South China Morning Post

Embattled Cheung Kei to sell equity in offshore assets

- Yujie Xue yujie.xue@scmp.com

Cheung Kei Group, a private mainland developer controlled by Shenzhen-based tycoon Chen Hongtian, has unveiled a plan to offload equity in some overseas assets to overcome its “short-term cash flow problem”.

Two properties in Canary Wharf, London, are undergoing restructur­ing, according to a company statement on WeChat.

“Like all companies with heavy assets, Cheung Kei has also encountere­d a short-term cash flow problem,” the company said in the statement on Monday.

“We hope all sectors of society, especially the media and the public, have more understand­ing and tolerance for entreprene­urs and look at the enterprise­s’ mild mortgage default problems with a rational perspectiv­e.”

Cheung Kei Group did not specify which media outlet it was referring to in the statement. But the statement follows media reports about the company’s financial problems on platforms like internet portal Sohu.com and on WeChat.

In March, Cheung Kei Group’s three properties in Hong Kong, including a 9,212 sq ft house at 15 Gough Hill Road, a flat in Opus Hong Kong in eastern Mid-Levels and the Cheung Kei Center commercial building in Hung Hom, were taken over by creditors following mortgage defaults.

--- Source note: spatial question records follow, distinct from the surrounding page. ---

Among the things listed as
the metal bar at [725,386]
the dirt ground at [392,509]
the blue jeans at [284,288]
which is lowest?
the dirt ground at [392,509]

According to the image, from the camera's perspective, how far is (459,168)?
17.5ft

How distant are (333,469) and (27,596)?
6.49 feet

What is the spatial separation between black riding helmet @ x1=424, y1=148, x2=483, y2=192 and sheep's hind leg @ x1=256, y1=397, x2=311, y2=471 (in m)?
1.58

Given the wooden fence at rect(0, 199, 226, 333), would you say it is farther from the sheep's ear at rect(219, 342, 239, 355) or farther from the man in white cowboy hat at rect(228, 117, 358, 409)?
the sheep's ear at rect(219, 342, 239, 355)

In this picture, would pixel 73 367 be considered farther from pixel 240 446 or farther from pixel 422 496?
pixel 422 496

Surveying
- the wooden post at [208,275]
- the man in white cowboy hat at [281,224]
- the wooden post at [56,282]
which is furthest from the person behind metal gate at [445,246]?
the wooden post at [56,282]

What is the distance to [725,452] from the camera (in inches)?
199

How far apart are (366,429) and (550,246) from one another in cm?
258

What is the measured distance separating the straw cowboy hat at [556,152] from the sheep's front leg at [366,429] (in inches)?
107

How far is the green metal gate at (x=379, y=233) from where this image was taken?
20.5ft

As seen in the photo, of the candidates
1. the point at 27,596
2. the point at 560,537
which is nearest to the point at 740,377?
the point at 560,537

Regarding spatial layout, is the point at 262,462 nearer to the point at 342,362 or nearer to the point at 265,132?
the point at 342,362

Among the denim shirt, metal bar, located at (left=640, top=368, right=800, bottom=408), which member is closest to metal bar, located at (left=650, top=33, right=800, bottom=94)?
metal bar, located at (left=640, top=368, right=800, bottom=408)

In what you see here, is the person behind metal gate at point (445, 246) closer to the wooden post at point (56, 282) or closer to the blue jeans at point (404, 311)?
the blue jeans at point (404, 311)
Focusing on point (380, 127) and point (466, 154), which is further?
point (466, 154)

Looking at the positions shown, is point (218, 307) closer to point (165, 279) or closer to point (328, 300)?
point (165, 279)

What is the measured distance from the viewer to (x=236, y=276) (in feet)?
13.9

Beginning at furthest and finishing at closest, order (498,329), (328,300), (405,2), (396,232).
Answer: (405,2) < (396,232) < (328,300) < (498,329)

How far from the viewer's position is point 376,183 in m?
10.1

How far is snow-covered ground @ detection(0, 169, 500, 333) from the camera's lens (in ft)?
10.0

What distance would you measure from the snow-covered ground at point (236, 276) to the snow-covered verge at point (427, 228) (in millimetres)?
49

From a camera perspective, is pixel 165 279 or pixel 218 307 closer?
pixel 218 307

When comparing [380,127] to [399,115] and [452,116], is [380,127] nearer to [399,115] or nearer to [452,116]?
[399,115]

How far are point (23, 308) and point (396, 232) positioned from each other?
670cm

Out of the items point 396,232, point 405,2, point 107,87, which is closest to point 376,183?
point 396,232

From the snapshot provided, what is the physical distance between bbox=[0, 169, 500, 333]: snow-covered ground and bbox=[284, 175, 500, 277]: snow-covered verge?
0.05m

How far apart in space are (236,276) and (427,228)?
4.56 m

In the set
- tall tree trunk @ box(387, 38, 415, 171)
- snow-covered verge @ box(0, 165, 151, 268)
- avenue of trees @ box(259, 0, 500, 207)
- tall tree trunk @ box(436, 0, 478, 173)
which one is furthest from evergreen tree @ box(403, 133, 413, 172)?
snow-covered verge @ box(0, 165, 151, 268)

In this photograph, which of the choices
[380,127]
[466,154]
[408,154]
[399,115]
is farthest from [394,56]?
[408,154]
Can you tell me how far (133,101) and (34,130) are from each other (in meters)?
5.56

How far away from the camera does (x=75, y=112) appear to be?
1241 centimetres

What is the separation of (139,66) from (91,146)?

The three assets were mortgaged with banks for about HK$6 billion, but they were currently valued at about HK$10 billion, Cheung Kei Group said.

“The scale and quality of Cheung Kei Group’s overall assets are very high while its debt ratio is at a relatively low level among others in the industry,” the company said, without providing financial details. The company said it was actively negotiatin­g repayment arrangemen­ts with relevant financial institutio­ns.

Cheung Kei Group, which has offices in Hong Kong and Shenzhen, was founded by Chen in 1990. The company focuses on real estate investment and owns several hotels and office buildings in Hong Kong, London, Shenzhen and Southeast Asia, according to its website.

One of Chen’s seized properties, One Harbour Gate East Tower in Hung Hom worth HK$7 billion, was put up for sale recently by its receivers.

The billionair­e said in an interview with the Post this month that he was in discussion­s with lenders to retrieve his seized assets.

After years of rapid growth on the back of the urbanisati­on focus in Beijing’s five-year plans, China’s vast property sector hit a speed bump as the “three red lines” policy forced many private developers to scale back debt levels. The policy, unveiled in August 2020, triggered a wave of defaults and caused widespread financial distress in the property sector.

The three red lines policy dictated the cash to short-term debt, liability to assets, and net gearing ratios for property companies, the pursuit of which resulted in an unpreceden­ted downturn in the industry. By 2021, industry leader China Evergrande Group whose growth was fuelled by a debt binge, saw its borrowing balloon to over US$300 billion, almost triple its 2015 levels.

“In the current difficult economy, irrational­ity can only lead enterprise­s to fall into more unnecessar­y troubles, which is of no benefit to individual­s, enterprise­s, financial institutio­ns, or even the society,” Cheung Kei Group said.